La gallina tonta no podía conciliar el sueño en su afán de imaginar un modo de llamar la atención del hombre. Su encantadora voz no lo había conmovido. Quizá necesitara ver que ella lo valoraba más que las demás, pero ¿cómo podía hacerlo? Decidió comer más grano que las otras, y lo seguía desde que él llegaba hasta que se iba, picoteando a las demás gallinas para ahuyentarlas y comer todo el grano que pudiera. Las otras gallinas la despreciaban mientras ella se ponía más gorda y lustrosa, pero el hombre aún no le hablaba, ni le daba un trato especial. Decidió volar hacia él y mostrarle que sólo ella era digna de su atención. No era fácil, porque ahora estaba muy rechoncha, pero practicó todos los días hasta que logró permanecer en vuelo el tiempo suficiente para recorrer un buen trecho.
Un día, cuando el hombre terminó de esparcir el grano y regresaba a la casa, la gallina lo siguió volando. Era más difícil de lo que pensaba y sólo lo alcanzó cuando él ya había atravesado la puerta. Lo siguió deprisa y voló dentro, pero estaba oscuro y no podía ver, así que empezó a cacarear para avisarle que había llegado.

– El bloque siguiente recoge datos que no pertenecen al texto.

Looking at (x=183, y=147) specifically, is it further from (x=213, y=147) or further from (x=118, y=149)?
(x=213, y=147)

El hombre se acercó y la recogió. Ella estaba henchida de alegría.
—He tratado de ignorarte, gallina gorda —dijo él—, porque quería reservarte para la fiesta del ascenso al final de la temporada de las lluvias, pero ahora estás en mi cocina, gritando a todo pulmón. Obviamente es voluntad de los dioses que te coma ahora.
Y así diciendo, le retorció el cogote y encendió el homo…
Qinnitan se puso de pie bruscamente y el viejo Hasuris guardó silencio. Parecía avergonzado, como si hubiera sospechado que la historia la alteraría, lo cual no parecía posible.
—No me siento muy bien —dijo. Estaba mareada y enferma.
Arimone la miró con ojos sorprendidos.
—¡Mi pobre hermanita! ¿Puedo servirte algo?
—No… Creo que será mejor que vaya a casa. Lo lamento. —Se llevó la mano a la boca. Tenía muchas ganas de vomitar sobre los hermosos cojines rayados de la primera esposa.
—¿De veras? Quizá te convenga beber más té de menta. Te haría bien al estómago. —Arimone cogió la taza de Qinnitan y se la ofreció con la mirada inocente de un cervatillo—. Toma, hermanita, bebe un poco más. Está preparado con mi receta especial y cura casi todas las enfermedades.
La horrorizada Qinnitan sacudió la cabeza y se fue sin siquiera hacer una reverencia. Oyó las risas y susurros de las esclavas a sus espaldas.